# Falling object Kinematics motion

negation

## Homework Statement

A falling object travels one-fourth of its distance during the last second of its fall. From what height was it dropped?

none

## The Attempt at a Solution

yf - yi = vit + 0.5gt^2
0.25x = 0 + 0.5(-9.8ms^-2)(1)^2
x = 19.6m

## Answers and Replies

mishek
Are you sure that initial velocity is zero?

negation
Are you sure that initial velocity is zero?

It was not specified so I went in with the assumption vi = 0.

mishek
The problem states that you have a falling object which has one more second to go (last second of it's fall). That means that from that point initial velocity isn't zero.

negation
The problem states that you have a falling object which has one more second to go (last second of it's fall). That means that from that point initial velocity isn't zero.
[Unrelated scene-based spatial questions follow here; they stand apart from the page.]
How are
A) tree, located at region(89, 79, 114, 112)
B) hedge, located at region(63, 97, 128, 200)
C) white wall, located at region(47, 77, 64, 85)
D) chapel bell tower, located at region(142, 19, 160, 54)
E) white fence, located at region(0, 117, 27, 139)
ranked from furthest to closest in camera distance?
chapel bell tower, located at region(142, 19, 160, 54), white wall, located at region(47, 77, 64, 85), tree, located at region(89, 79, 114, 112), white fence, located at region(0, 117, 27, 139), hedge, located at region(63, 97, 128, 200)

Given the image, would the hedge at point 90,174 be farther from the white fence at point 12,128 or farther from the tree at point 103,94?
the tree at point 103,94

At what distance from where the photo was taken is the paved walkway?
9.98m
Make sense-should I solve for vf first then?

mishek
you have two unknowns (T & H), you need two equations.

I would make them for two positions shown on a picture (H and 3/4H) by using above mentioned equation:

H=Vo*t + 1/2*g*t^2

#### Attachments

• falling object.png
2 KB · Views: 499
negation
you have two unknowns (T & H), you need two equations.
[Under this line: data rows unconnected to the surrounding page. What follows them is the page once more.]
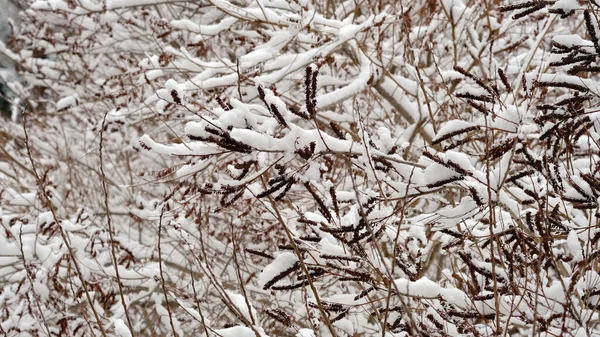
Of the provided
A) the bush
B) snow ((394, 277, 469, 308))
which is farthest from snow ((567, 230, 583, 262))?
snow ((394, 277, 469, 308))

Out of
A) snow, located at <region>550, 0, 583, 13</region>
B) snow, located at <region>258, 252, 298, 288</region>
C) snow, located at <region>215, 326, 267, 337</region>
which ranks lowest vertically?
snow, located at <region>215, 326, 267, 337</region>

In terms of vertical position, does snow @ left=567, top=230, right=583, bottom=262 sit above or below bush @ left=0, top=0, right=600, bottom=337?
below

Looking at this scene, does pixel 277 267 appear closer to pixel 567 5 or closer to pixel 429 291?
pixel 429 291

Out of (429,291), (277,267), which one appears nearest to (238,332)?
(277,267)

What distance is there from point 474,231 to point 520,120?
0.73m

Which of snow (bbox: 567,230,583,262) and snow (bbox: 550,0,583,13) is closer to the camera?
snow (bbox: 550,0,583,13)

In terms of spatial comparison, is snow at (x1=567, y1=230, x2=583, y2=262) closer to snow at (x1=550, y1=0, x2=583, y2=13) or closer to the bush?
the bush

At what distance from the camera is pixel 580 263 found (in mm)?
1843

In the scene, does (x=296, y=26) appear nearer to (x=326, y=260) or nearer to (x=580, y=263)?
(x=326, y=260)

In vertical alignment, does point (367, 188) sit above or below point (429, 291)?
above

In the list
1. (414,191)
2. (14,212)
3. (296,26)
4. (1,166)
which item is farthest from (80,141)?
(414,191)

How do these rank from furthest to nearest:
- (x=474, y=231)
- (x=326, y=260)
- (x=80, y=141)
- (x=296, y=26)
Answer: (x=80, y=141), (x=296, y=26), (x=474, y=231), (x=326, y=260)

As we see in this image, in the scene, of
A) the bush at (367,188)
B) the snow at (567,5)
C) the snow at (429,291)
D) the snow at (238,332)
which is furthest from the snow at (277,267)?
the snow at (567,5)

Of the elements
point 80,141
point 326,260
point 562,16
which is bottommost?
point 326,260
I would make them for two positions shown on a picture (H and 3/4H) by using above mentioned equation:

H=Vo*t + 1/2*g*t^2

H = vit + 0.5gt^2
1/4H = vit + 0.5gt^2

1/4H = vi(1) + 0.5g(1)^2
vi = 1/4H + 4.9ms^-2
H = (1/4H + 4.9ms^-2)t + 0.5gt^2

negation
Hello, please check attached photo. Does that make sense?

Why is vi=0 along the 3/4H?

mishek
Because object starts falling from height H (from rest) where he has initial velocity 0.